The Base Pairs in DNA
Only four bases appear in DNA: adenine (A), cytosine (C), guanine (G), and thymine (T). The information encoded in DNA corresponds to the order in which these four bases appear in the ladder. The adjacent diagram illustrates schematically a short segment of DNA with four examples of base pairs bonded to each other through hydrogen bonds. As we shall see below, there are strict rules for which base can pair with which base through this hydrogen bonding. The spiral sides of the ladder are composed of alternating phosphate groups (a chemical grouping of a phosphorous atom with four oxygen atoms) and five-carbon sugar molecules called deoxyribose. These are labeled "Sugar-Phosphate Backbones" in the diagram (the orange pentagons represent the deoxyribose molecules). Each strand of the double helix may be viewed as composed of a sequence of nucleotides, where each nucleotide consists of a phosphate group, a deoxyribose molecule, and one of the four nucleotide bases (A, C, G, or T). The DNA double helix goes through a complete twist for every 10.4 nucleotides.

The Rules of Base Pairing
Because of the shapes of the four possible bases (A, C, G, T) in DNA, there are rather strict chemistry rules for which bases can join in a pair by hydrogen bonding. For DNA, the base pairings are always A with T and G with C. Thus, there are only 4 possible "rungs" (base pairs) of the DNA ladder: AT, TA, GC, and CG. We say that A is the complement of T (and G is the complement of C). This means that the nucleotide sequences on the two strands of DNA are themselves complementary. For example, if in a segment of DNA the base sequence on one strand is GTCA, then it must be CAGT on the corresponding segment of the opposite strand, as illustrated in the above left figure. This pattern of base pairing (A with T and G with C) is constant for all species, which provides a strong unfying principle for all life. The diversity of life comes, as noted above, through the different possible orderings of base pairs on the double helix.

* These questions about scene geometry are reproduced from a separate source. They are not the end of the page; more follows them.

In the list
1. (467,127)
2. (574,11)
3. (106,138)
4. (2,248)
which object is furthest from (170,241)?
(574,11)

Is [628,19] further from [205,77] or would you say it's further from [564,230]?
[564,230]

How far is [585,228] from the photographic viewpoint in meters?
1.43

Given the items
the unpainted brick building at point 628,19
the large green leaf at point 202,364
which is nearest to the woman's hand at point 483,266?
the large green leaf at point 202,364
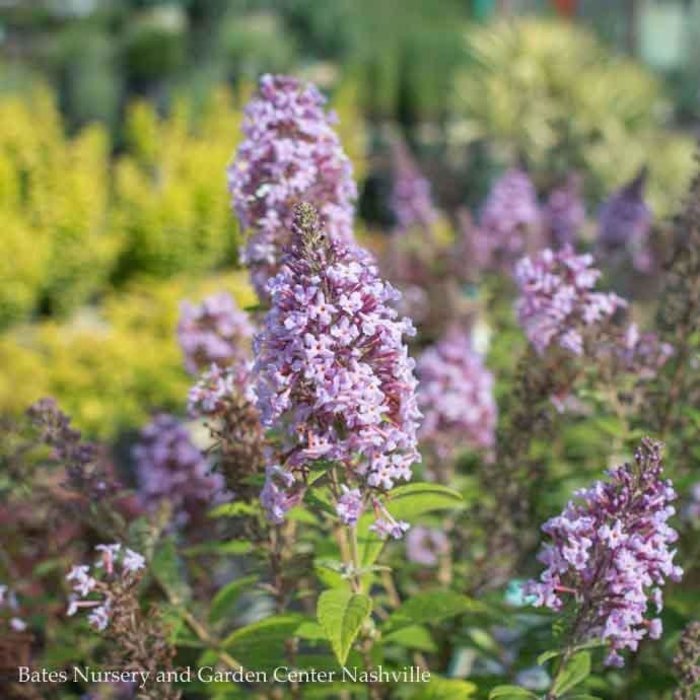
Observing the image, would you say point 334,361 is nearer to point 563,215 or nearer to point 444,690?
point 444,690

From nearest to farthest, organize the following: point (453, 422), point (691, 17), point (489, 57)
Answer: point (453, 422) → point (489, 57) → point (691, 17)

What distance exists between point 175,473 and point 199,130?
1016 cm

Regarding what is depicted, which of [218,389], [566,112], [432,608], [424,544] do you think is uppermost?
[566,112]

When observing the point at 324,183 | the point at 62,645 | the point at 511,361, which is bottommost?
the point at 62,645

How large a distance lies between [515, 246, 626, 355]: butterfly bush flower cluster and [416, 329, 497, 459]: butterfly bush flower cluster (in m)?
0.91

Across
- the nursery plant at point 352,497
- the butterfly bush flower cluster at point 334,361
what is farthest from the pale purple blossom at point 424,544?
the butterfly bush flower cluster at point 334,361

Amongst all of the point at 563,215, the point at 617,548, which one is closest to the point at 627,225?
the point at 563,215

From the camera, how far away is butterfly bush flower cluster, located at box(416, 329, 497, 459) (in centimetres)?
382

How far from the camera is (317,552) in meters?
2.86

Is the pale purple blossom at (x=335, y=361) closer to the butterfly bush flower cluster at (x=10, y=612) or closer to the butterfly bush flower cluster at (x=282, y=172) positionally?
the butterfly bush flower cluster at (x=282, y=172)

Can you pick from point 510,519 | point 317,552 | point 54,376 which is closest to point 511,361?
point 510,519

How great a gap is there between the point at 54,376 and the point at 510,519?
4.29 meters

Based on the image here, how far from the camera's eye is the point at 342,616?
2135mm

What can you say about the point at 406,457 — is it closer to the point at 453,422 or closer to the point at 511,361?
the point at 453,422
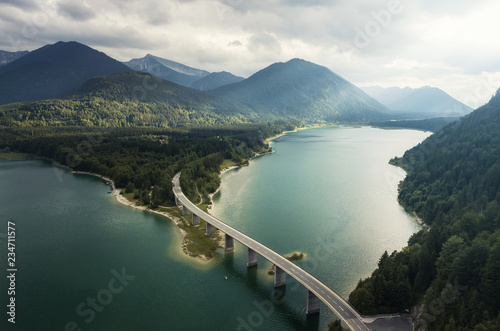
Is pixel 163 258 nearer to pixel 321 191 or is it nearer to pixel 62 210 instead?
pixel 62 210

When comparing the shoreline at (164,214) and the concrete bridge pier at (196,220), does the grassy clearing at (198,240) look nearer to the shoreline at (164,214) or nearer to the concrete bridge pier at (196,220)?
the shoreline at (164,214)

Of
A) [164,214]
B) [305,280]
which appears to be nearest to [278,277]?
[305,280]

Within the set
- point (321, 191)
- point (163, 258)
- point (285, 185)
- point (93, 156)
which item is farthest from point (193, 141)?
point (163, 258)

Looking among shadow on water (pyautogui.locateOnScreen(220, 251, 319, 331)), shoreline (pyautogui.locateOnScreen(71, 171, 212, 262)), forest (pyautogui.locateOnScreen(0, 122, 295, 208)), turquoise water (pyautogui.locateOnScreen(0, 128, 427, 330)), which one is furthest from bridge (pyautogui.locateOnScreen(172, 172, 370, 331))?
forest (pyautogui.locateOnScreen(0, 122, 295, 208))

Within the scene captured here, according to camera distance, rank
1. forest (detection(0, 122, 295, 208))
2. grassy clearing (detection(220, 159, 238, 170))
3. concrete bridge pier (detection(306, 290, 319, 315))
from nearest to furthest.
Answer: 1. concrete bridge pier (detection(306, 290, 319, 315))
2. forest (detection(0, 122, 295, 208))
3. grassy clearing (detection(220, 159, 238, 170))

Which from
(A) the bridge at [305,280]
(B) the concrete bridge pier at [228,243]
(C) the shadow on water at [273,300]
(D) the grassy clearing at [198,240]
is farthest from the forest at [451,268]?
(D) the grassy clearing at [198,240]

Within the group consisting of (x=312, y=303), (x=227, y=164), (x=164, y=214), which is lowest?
(x=164, y=214)

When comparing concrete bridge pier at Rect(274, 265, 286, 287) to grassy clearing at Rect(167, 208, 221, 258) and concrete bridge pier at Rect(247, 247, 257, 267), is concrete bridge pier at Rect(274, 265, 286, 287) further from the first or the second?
grassy clearing at Rect(167, 208, 221, 258)

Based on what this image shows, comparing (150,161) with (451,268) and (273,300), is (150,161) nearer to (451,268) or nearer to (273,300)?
(273,300)
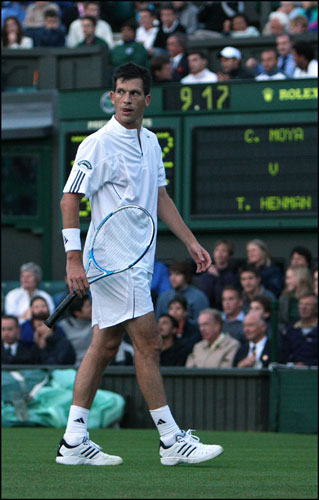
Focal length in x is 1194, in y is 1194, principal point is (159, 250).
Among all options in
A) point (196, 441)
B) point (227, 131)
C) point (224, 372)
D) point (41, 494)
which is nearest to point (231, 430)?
point (224, 372)

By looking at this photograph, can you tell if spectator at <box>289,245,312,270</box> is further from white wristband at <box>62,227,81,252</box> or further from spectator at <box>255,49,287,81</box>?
white wristband at <box>62,227,81,252</box>

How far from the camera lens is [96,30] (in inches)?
694

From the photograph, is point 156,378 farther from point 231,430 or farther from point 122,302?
point 231,430

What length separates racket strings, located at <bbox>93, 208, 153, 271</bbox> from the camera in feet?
19.9

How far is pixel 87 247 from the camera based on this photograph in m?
6.21

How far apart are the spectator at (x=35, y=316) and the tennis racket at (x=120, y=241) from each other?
6726 millimetres

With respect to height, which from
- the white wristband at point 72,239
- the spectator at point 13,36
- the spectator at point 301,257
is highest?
the spectator at point 13,36

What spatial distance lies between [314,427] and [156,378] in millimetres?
5677

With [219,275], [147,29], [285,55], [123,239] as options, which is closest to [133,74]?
[123,239]

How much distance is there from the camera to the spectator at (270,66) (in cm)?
1441

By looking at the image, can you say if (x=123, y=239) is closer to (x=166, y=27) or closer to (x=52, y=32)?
(x=166, y=27)

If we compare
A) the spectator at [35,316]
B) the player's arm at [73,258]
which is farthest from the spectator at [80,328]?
the player's arm at [73,258]

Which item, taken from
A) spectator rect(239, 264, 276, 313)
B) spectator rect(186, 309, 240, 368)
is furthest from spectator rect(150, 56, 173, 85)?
spectator rect(186, 309, 240, 368)

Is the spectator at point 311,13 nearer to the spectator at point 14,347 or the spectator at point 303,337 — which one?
the spectator at point 303,337
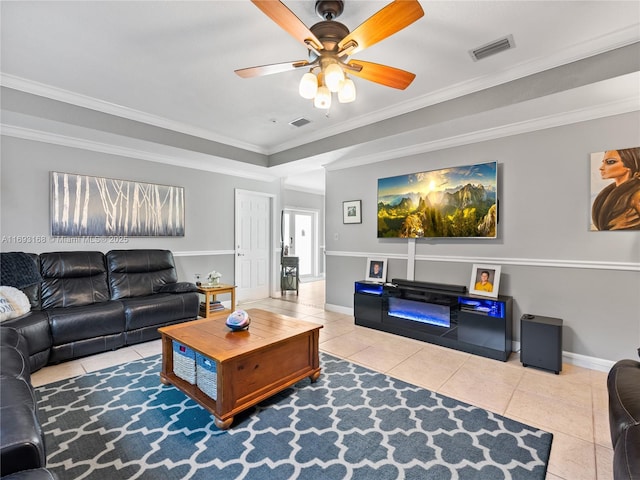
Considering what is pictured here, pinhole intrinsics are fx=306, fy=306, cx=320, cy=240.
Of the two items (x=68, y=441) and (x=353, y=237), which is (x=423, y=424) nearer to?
(x=68, y=441)

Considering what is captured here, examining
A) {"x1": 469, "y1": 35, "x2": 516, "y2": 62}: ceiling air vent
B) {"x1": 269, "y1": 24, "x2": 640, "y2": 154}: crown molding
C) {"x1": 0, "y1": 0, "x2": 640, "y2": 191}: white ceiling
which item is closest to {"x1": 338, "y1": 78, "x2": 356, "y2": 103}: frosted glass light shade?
{"x1": 0, "y1": 0, "x2": 640, "y2": 191}: white ceiling

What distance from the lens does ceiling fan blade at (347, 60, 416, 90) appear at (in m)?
2.08

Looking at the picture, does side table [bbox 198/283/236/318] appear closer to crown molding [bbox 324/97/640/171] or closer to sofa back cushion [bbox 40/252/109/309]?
sofa back cushion [bbox 40/252/109/309]

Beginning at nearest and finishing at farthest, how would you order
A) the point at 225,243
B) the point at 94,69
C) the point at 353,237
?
the point at 94,69, the point at 353,237, the point at 225,243

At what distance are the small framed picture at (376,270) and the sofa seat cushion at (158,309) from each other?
245 cm

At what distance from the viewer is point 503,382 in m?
2.66

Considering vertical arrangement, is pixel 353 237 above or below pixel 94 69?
below

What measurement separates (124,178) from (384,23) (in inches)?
158

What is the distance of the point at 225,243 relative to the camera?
17.8ft

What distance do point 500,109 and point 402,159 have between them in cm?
152

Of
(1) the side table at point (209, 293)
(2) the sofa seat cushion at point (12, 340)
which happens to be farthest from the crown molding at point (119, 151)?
(2) the sofa seat cushion at point (12, 340)

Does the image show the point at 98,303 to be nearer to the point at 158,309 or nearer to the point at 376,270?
the point at 158,309

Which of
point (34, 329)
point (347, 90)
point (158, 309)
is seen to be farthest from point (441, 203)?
point (34, 329)

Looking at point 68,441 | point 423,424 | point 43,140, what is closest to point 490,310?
point 423,424
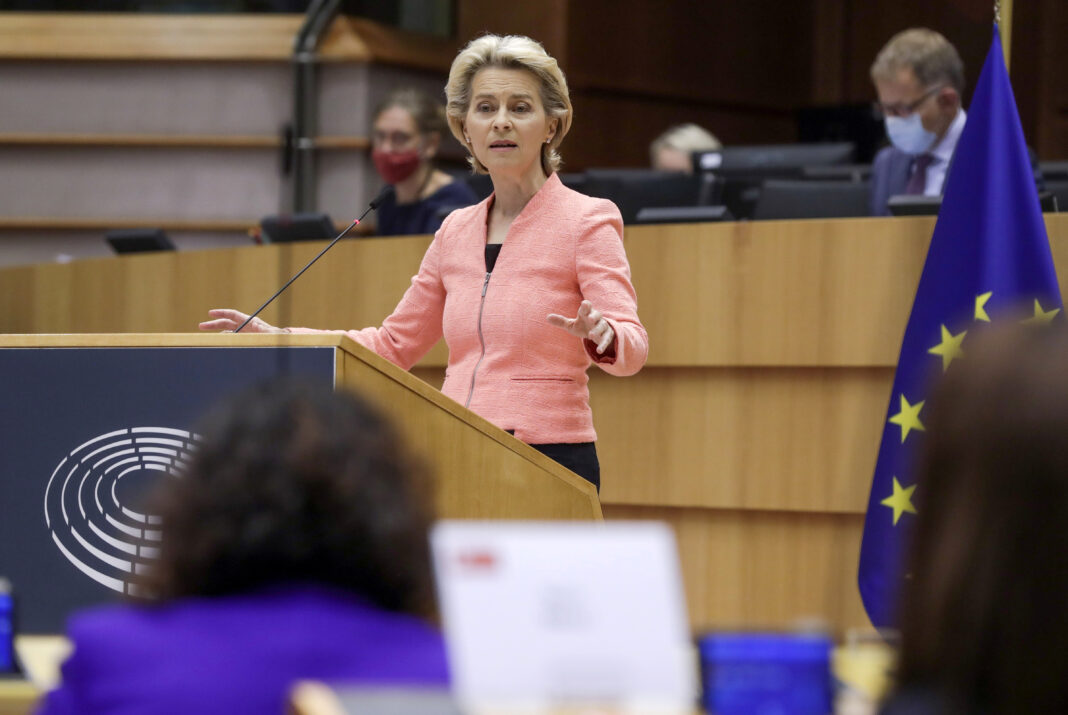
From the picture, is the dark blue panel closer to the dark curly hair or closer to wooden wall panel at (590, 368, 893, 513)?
the dark curly hair

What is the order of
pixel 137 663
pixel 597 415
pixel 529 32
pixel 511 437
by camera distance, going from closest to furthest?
pixel 137 663 < pixel 511 437 < pixel 597 415 < pixel 529 32

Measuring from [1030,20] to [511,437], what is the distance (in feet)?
23.0

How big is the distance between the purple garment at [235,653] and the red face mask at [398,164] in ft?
11.9

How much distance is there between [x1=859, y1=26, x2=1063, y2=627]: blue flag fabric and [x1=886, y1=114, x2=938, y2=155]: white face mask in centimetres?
129

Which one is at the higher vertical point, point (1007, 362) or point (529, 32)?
point (529, 32)

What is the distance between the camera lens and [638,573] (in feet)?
3.38

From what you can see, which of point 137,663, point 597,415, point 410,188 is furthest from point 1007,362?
point 410,188

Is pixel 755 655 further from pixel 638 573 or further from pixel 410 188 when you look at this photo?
pixel 410 188

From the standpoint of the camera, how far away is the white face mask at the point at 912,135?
14.1ft

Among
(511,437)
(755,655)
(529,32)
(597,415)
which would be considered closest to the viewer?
(755,655)

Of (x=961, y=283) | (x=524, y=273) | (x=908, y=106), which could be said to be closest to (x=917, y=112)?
(x=908, y=106)

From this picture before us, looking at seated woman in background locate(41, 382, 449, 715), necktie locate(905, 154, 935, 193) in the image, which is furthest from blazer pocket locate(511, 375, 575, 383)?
necktie locate(905, 154, 935, 193)

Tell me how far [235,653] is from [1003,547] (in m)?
0.49

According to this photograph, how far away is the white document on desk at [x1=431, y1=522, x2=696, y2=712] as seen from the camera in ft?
3.28
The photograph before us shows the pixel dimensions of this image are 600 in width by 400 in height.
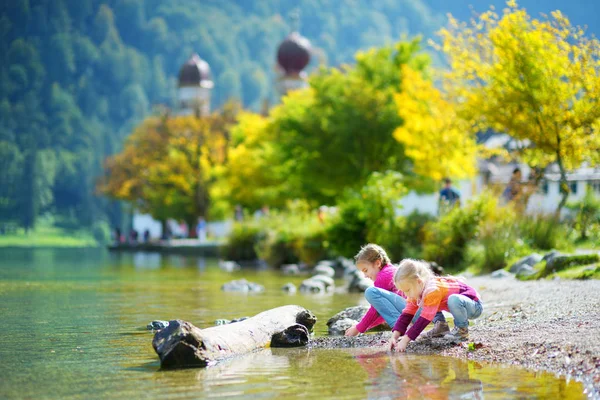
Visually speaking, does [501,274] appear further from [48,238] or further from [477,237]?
[48,238]

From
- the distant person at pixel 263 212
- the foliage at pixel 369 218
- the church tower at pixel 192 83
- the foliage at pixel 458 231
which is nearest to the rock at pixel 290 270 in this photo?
the foliage at pixel 369 218

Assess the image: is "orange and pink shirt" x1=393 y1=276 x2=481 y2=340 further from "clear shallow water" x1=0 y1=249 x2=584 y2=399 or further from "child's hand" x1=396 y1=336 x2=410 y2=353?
"clear shallow water" x1=0 y1=249 x2=584 y2=399

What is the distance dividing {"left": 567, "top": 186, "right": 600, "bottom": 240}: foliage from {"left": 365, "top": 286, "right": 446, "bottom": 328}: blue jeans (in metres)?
12.6

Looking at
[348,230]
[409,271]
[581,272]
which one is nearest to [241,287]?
[581,272]

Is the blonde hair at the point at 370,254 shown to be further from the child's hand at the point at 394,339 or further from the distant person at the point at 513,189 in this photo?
the distant person at the point at 513,189

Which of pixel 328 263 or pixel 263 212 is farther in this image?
pixel 263 212

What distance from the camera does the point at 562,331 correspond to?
33.9ft

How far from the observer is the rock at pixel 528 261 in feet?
63.4

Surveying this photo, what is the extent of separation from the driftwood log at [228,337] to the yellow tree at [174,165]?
54.6 m

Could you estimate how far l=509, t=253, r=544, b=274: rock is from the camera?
19328mm

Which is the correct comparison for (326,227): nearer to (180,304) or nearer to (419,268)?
(180,304)

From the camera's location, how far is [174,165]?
7312 centimetres

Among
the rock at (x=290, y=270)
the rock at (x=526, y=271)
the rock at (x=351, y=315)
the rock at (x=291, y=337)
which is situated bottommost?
the rock at (x=291, y=337)

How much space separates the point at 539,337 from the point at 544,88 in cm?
1485
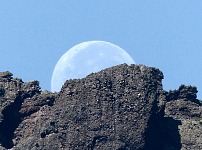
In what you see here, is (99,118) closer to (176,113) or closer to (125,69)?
(125,69)

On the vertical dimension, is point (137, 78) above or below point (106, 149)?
above

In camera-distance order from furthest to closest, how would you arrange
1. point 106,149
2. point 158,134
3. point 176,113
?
point 176,113, point 158,134, point 106,149

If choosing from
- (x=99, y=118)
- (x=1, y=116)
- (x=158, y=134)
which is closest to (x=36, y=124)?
(x=1, y=116)

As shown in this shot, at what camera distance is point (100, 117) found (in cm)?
7544

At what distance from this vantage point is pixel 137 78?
7756 centimetres

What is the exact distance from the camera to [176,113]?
86.7 metres

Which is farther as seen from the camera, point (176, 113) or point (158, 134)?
point (176, 113)

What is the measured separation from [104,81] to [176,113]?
45.0 ft

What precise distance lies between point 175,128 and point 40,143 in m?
16.4

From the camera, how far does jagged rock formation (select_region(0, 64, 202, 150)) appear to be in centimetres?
7494

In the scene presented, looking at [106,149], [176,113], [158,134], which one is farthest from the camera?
[176,113]

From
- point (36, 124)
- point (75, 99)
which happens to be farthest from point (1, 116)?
point (75, 99)

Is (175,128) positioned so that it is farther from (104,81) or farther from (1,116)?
(1,116)

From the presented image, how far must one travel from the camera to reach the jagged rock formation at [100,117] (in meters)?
74.9
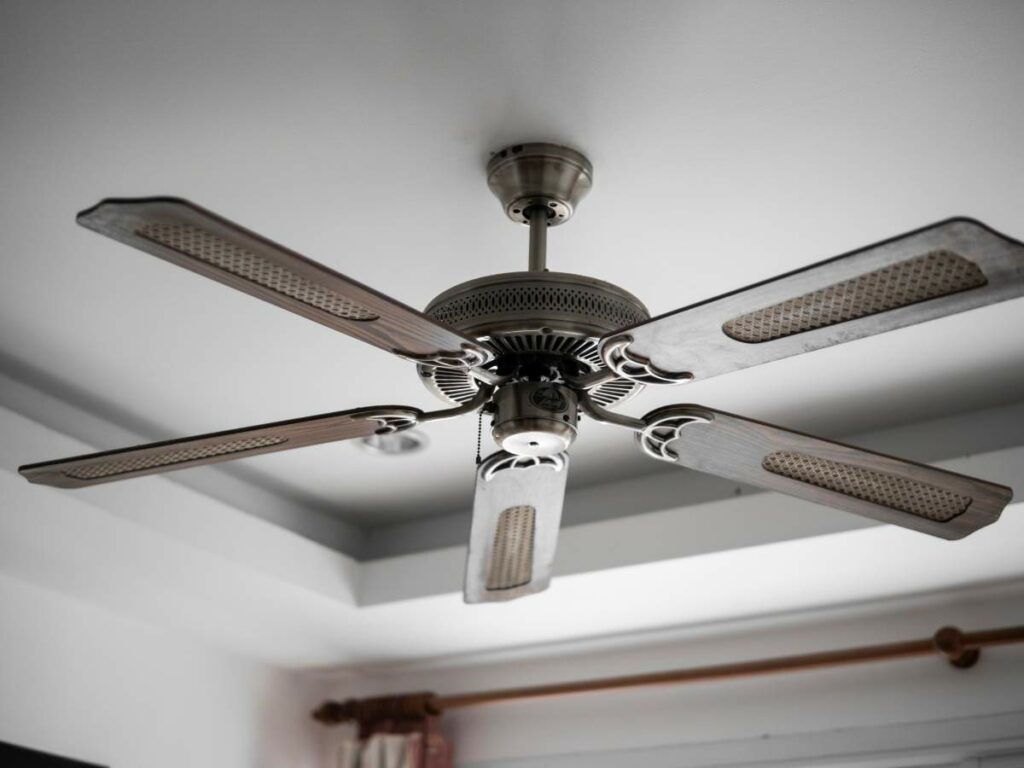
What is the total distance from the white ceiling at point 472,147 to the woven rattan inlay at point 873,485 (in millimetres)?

Unique Nucleotide Sequences
Large numbers of nucleotides are arranged one after the other in the DNA strands (Note: the top right figure shows only a tiny portion of a DNA double helix). The enormous number of possibilities for arranging the order of these nucleotides accounts for the great diversity of life, while the limited number of nucleotide building blocks accounts for its unity. The order in which one kind of nucleotide follows another in a strand is unique for a species in at least some parts of its DNA. These unique sequences encode the hereditary information for the species.
Genes and Chromosomes
Chromosomes consist of a single DNA molecule along with many proteins attached to it. The number of chromosomes differs with the species. A normal human cell contains 46 chromosomes in 23 pairs (one member of each pair coming from one parent and one from the other), which defines the entire genetic makeup of an individual. Genes consist of particular sequences of nucleotides in a DNA molecule. Each gene has a particular location on a particular chromosome of a species. The genes carry coded information about how to make proteins, and are the basic units of information for heritable traits. These coded pieces of information are passed from parent to offspring during reproduction. The smallest genes have only a few hundred base pairs, while the largest have more than a million. The human genome consists of the total set of genetic information that describes human beings. There are about 3 billion base pairs in the human genome, corresponding to some 50-100,000 genes that encode for different specific features of human beings (such as brown hair or dimpled chins). A gene mutation occurs when one or more of the nucleotide bases in a gene are deleted, added, or replaced. Such gene mutations will be critical to the process of evolution that we shall discuss shortly.